■ **Challenge**
Copy the lines verbatim, beginning with the line that contains "What is the exact" and continuing through the end of the data, and only those lines.

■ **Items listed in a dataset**
— start —

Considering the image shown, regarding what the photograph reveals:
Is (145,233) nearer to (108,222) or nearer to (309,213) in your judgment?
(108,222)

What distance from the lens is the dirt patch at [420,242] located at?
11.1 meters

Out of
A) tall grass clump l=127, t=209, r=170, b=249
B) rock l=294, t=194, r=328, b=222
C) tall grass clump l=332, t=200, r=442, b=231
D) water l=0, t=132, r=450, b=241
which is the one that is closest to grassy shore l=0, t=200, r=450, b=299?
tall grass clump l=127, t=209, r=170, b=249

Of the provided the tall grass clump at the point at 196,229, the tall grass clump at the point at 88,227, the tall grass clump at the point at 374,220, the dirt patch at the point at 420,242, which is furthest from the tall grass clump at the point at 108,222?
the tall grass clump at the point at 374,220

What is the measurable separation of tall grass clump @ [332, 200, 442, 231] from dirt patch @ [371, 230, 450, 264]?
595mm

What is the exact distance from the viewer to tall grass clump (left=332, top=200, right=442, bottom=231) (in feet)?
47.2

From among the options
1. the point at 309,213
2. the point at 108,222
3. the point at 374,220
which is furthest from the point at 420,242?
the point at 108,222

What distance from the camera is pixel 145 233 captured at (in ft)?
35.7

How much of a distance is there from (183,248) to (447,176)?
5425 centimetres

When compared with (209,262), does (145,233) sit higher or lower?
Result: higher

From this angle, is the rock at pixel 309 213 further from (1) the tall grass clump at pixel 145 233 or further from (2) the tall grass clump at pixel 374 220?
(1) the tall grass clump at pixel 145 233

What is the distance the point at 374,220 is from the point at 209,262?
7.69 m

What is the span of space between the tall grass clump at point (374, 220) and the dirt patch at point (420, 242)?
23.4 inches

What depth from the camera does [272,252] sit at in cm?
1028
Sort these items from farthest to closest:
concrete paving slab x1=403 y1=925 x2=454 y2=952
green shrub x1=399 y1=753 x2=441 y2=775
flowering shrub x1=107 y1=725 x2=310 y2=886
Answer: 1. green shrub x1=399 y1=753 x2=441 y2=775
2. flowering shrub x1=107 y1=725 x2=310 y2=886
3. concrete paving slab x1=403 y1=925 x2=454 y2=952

— end —

■ **Output below**
What is the exact distance from the viewer to tall grass clump (left=332, top=200, right=442, bottom=231) (in feet)?
47.2

From among the options
1. the point at 309,213
2. the point at 108,222
3. the point at 374,220
which is furthest from the point at 420,242?
the point at 108,222

What distance from the camera is pixel 145 233 captured at (in ft)?
35.7

How much of a distance is there from (183,248) to (447,176)?
5425 centimetres

When compared with (209,262), does (145,233) sit higher or lower?
Result: higher

From this angle, is the rock at pixel 309 213 further from (1) the tall grass clump at pixel 145 233 or further from (2) the tall grass clump at pixel 374 220?
(1) the tall grass clump at pixel 145 233

What is the distance the point at 374,220 is from the point at 209,262?
7.69 m

What is the span of space between the tall grass clump at point (374, 220) and the dirt patch at point (420, 242)?
23.4 inches

What depth from the camera does [272,252] sit at in cm?
1028
Sort these items from farthest to closest:
concrete paving slab x1=403 y1=925 x2=454 y2=952
green shrub x1=399 y1=753 x2=441 y2=775
flowering shrub x1=107 y1=725 x2=310 y2=886
Answer: 1. green shrub x1=399 y1=753 x2=441 y2=775
2. flowering shrub x1=107 y1=725 x2=310 y2=886
3. concrete paving slab x1=403 y1=925 x2=454 y2=952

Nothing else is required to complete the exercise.